Excerpt provided:
As data generation continues to increase, linear performance scaling has become an absolute requirement for scale-out storage. Storage networks are like car…

As data generation continues to increase, linear performance scaling has become an absolute requirement for scale-out storage. Storage networks are like car roadway systems: if the road is not built for speed, the potential speed of a car does not matter. Even a Ferrari is slow on an unpaved dirt road full of obstacles.

Scale-out storage performance can be hindered by the Ethernet fabric that connects the storage nodes. NVIDIA accelerated Ethernet can remove performance bottlenecks, enabling maximum storage performance for applications in general, and AI/ML in particular.

Scale-out storage requires a strong network

Every second, 54,000 pictures are taken worldwide. By the time you read this, that number will be even higher. No matter what your business is, chances are you have massive amounts of data that must be stored and analyzed, with the amount growing every day. 

The old scale-up approach of using ever-larger storage filers has been replaced with a scale-out approach to deliver storage that scales linearly in both capacity and performance.

With scale-out storage, or distributed storage, several smaller nodes are configured and connected to act as one logical unit. A single file or object can be spread across many nodes. 

As more scale is needed, additional storage nodes are easily added to increase both storage capacity and performance. This applies to both a traditional enterprise storage vendor solution, or a software-defined solution, with the software and hardware sourced independently. 

Distributed storage enables flexible scaling and cost efficiency, but requires a high-performance network to connect the storage nodes. Many data center switches are ill-suited to the unique traffic characteristics of storage, and in fact can cripple the performance of scale-out storage solutions.  

How storage traffic is different from traditional traffic

For many use cases, network traffic is consistent and homogeneous, and traditional Ethernet suffices. However, traffic generated by storage devices may cause the issues detailed below.

Network stress 

Current storage solutions benefit from faster SSDs and storage interfaces, such as NVMe and PCIe Gen 4 (soon PCIe Gen 5), that are designed to provide higher performance. 

Congestion 

When the storage fabric is saturated, network congestion becomes inevitable, just like roadway congestion when too much traffic is on the highway. Network congestion is particularly problematic for scale-out storage because each storage node is expected to offer fast data delivery. But when congestion occurs, many data center switches have a fairness problem, where some nodes will be slowed much more than others. A single file or object is usually spread across many nodes, so anything that slows a single node effectively slows the whole cluster.

Bursty traffic

Most storage workloads are bursty, generating intense data transfers and repeatedly requiring large amounts of bandwidth for short periods. When that happens, the network switch must use its buffer to absorb the burst until the transient burst is over, thus preventing packet loss. Otherwise, that packet loss will require data retransmissions, significantly deteriorating application performance.

Storage jumbo frames 

Traditional data center network traffic uses a maximum packet size (MTU) of 1.5 KB. Scale-out storage nodes perform better when they can use 9 KB “jumbo frames,” which increase throughput while reducing ‌CPU processing overhead. Many data center switches built with commodity switch ASICs perform poorly or unpredictably with jumbo frames.

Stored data

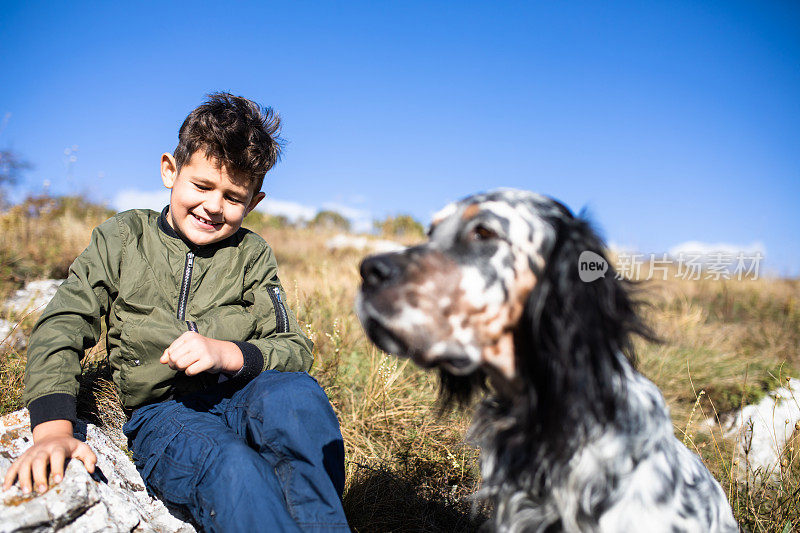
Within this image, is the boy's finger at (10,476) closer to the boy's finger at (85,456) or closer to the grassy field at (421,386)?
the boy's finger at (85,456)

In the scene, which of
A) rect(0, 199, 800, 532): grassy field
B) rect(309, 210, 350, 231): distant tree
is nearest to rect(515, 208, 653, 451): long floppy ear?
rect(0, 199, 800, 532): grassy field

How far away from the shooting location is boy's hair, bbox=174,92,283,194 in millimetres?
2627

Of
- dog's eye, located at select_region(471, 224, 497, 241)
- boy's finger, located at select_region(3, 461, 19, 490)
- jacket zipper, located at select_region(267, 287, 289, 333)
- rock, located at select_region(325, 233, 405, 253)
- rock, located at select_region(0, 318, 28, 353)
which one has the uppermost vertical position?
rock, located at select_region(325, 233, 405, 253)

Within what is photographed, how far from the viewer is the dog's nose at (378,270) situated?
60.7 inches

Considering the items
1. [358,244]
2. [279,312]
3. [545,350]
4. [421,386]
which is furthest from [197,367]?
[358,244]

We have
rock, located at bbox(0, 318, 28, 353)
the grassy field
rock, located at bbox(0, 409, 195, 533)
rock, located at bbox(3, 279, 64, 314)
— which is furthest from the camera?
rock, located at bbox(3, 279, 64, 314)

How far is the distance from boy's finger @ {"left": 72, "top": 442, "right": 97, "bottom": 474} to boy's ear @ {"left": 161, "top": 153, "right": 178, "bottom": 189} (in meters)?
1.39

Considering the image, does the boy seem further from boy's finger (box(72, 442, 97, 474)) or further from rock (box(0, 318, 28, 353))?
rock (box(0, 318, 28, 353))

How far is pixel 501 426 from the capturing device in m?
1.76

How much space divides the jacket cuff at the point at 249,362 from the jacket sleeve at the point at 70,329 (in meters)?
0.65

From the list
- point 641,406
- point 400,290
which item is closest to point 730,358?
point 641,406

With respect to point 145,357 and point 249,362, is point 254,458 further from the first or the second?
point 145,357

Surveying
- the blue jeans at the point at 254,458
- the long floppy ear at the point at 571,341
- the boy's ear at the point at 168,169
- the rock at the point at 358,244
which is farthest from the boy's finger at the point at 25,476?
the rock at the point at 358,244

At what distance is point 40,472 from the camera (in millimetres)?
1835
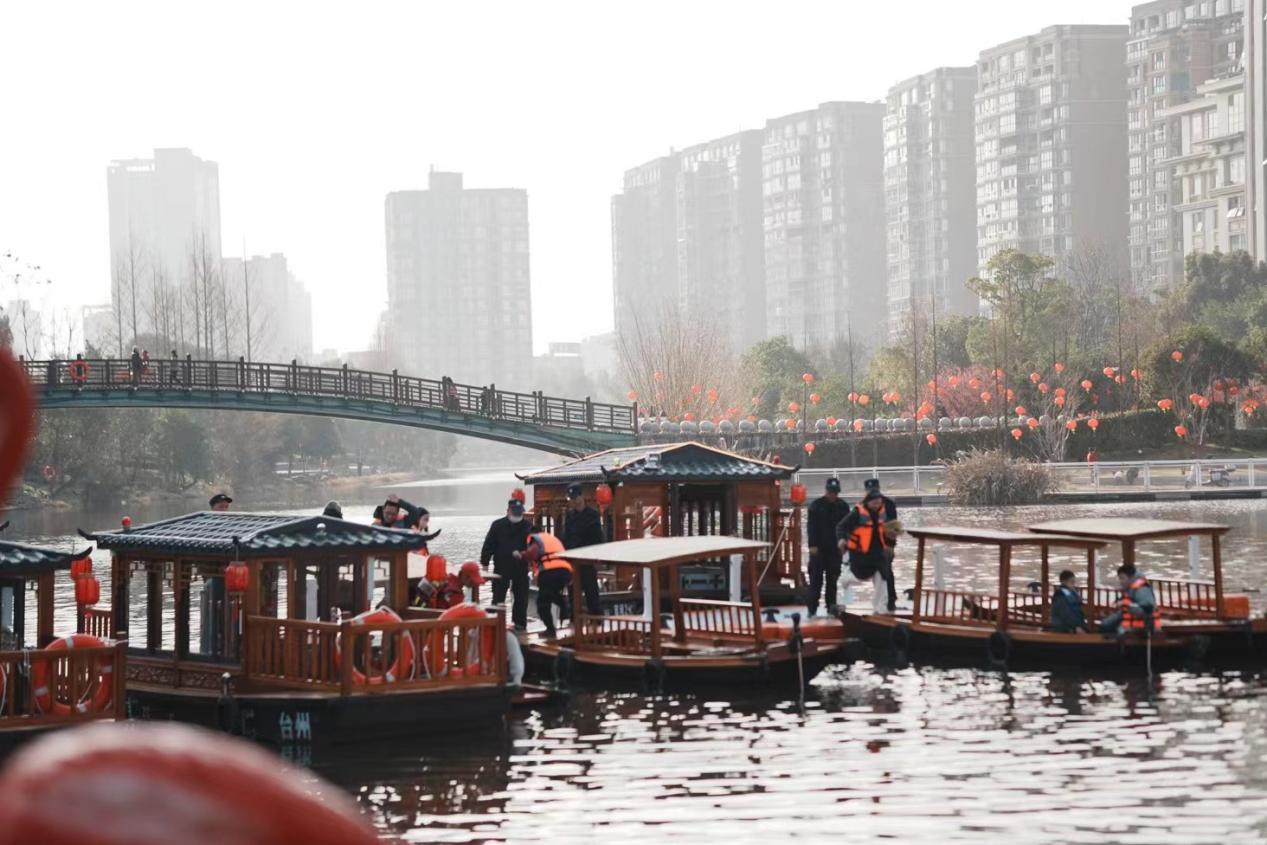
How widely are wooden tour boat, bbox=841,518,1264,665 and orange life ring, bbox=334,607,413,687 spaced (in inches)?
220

What to work on:
a) Answer the following from the excerpt on scale-out storage networking.
(i) How many pictures are taken worldwide every second?
(ii) What maximum packet size (MTU) does traditional data center network traffic use?
(iii) What must a network switch use to absorb a burst of storage traffic?
b) From the excerpt on scale-out storage networking, return verbatim the part that opens with the words containing "Bursty traffic" and closes with "deteriorating application performance.".

Answers by item:
a)
(i) 54,000
(ii) 1.5 KB
(iii) Its buffer

b)
Bursty traffic

Most storage workloads are bursty, generating intense data transfers and repeatedly requiring large amounts of bandwidth for short periods. When that happens, the network switch must use its buffer to absorb the burst until the transient burst is over, thus preventing packet loss. Otherwise, that packet loss will require data retransmissions, significantly deteriorating application performance.